By Dana Siefkes Lewis

Jan. 28, 2023

In South Dakota, corn production generates more than $4 billion in total value for the state and remains a key driver of our ag economy. Historically, we have celebrated how this level of productivity among our corn growers makes them leaders in both feeding and fueling the world. The ethanol industry today purchases approximately 60% of all the corn grown in the state, which makes the dozens of ethanol plants across South Dakota critical to maintaining strong commodity prices and land values in the years to come.

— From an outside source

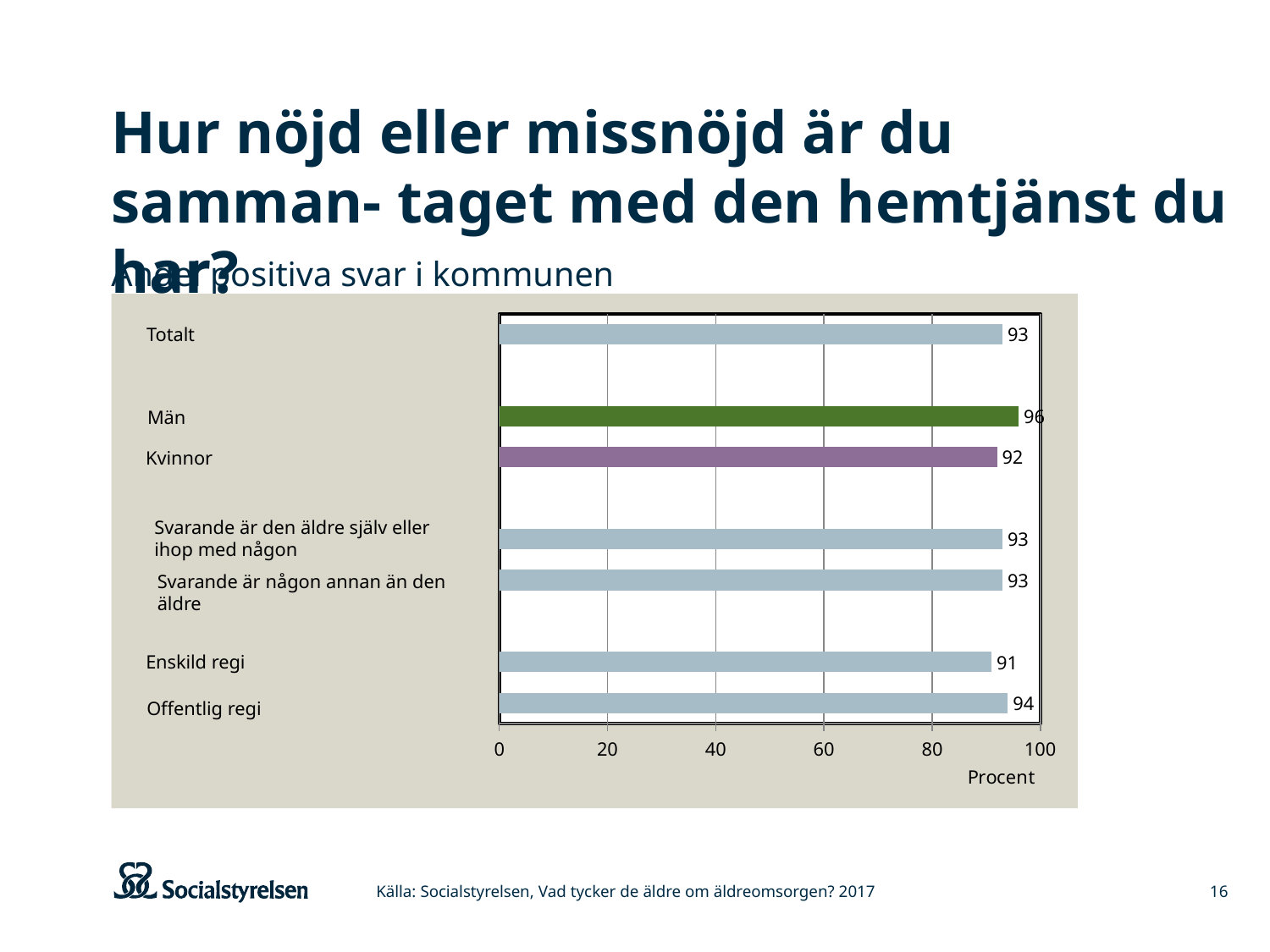
How many categories are shown in the chart? 7 What is the value for Totalt? 93 What is the value for Offentlig regi? 94 Which category has the highest value? Män What kind of chart is shown on the slide? Bar chart What is the label of the x axis? Procent Which is larger, the value for Offentlig regi or the value for Enskild regi? Offentlig regi What is the value for Kvinnor? 92 Which category has the lowest value? Enskild regi What is the value for Enskild regi? 91 What is the value for Män? 96 What is the difference between the values for Män and Kvinnor? 4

However, the simple truth is that agricultural markets rarely remain stable and likely face even greater fluctuations than most other industries. That’s certainly been true for ethanol producers in recent years who confronted small refinery waivers that artificially removed billions of gallons of demand from the marketplace and a global health pandemic that dramatically reduced the number of people traveling. Based on those experiences, we can no longer afford to stand still and hope for the best. Instead, it is important to find new ways to make investments today that adequately prepare us for the future and take advantage of emerging economic opportunities.

That’s why virtually every ethanol plant in South Dakota has joined a carbon capture, transportation and storage project. I believe I have a unique perspective on this trend. For nearly two decades, I was the Chief Administrative Officer for Redfield Energy, plus had the privilege of serving as President of the South Dakota Ethanol Producers Association and an executive committee member of the Renewable Fuels Association, a national industry association.